Ask Mary Jo: Family causing friction & healing from resentful feelings

Hi Mary Jo,

What would be your advice if you have family members spreading lies about you to other family members causing friction?



It’s so difficult when a family member is toxic and resorts to telling lies about you. You cannot change your family members, but you can change you.  Many psychologists warn families that sometimes the best and only option is to separate completely from the family. However, you may be able to avoid this if you know who caused the drama and what part you played. Separating yourself from one destructive family member is much easier than leaving your whole family. These suggestions can help:

  1. Get clear about who the toxic drama makers are. Drama is confusing, and sometimes it looks as though everyone is involved with contributing to lies about others. If you avoided taking action in the past to avoid dealing with conflicts, it’s possible you’ve contributed by enabling it to continue.
  2. Reset your own boundaries. Sometimes when family members attack, other family members form cliques and take sides. If you’ve taken sides or contributed to the gossip, it’s important to readjust and refocus your boundaries; focus on taking care of yourself and your children. Taking a personal retreat from your family to realign your personal boundaries with your core values is a wonderful way to gain insight.
  3. Practice your new boundaries at the next family get together. When a toxic family member acts out, it can be like a forest fire; it will burn everyone. Containing the fire (in this case the toxic family member) and keeping strong boundaries for your children will ensure their safety. This may mean when you visit you have a safe, neutral place to stay and a set amount of time you will stay with your family.
  4. If necessary, cut ties with your family. Many families have predictable drama. For example, families with poor coping strategies turn to drugs, alcohol, or fighting with each other when faced with situations out their control. If you’re born into this type of family, it’s important that you learn healthy coping mechanisms so you can escape their high drama times in order to ensure your safety.

Hey Mary Jo,

Can you ever heal from resentful feelings and how?

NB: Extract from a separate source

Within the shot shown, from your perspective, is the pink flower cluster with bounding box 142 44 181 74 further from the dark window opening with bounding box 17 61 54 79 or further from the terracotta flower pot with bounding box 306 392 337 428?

When resentment has its hooks in you, it can feel as though you’ll erupt at the smallest thing. There is often bitterness from this held in anger, which causes an inability to trust again. Letting go of resentment means making peace and forgiving. Although there is no one way to heal resentment, these methods usually help:

  1. Get clear about why it’s so difficult to let go. Hanging onto resentment often becomes part of your identity, even without your awareness. You hang onto something destructive to preserve your sense of self. Realizing that hanging onto anger is destroying only you can help you find healthier coping mechanisms.
  2. See the other person’s perspective. In many cases, there was either a misunderstanding or unspoken, hurt feelings. Be able to look at the situation from both sides. You’ll become more understanding and loosen resentment’s grip.
  3. Practice gratitude. When resentment bubbles up inside, try visualizing a list of all you’re grateful for. Resentfulness is fueled by self-victimization, so focusing your attention on gratitude makes it more difficult to feel resentful.
  4. Work with a therapist. If you feel such anger that none of these methods help, therapy is a wonderful option. There is no shame in getting help to live your life free of resentment.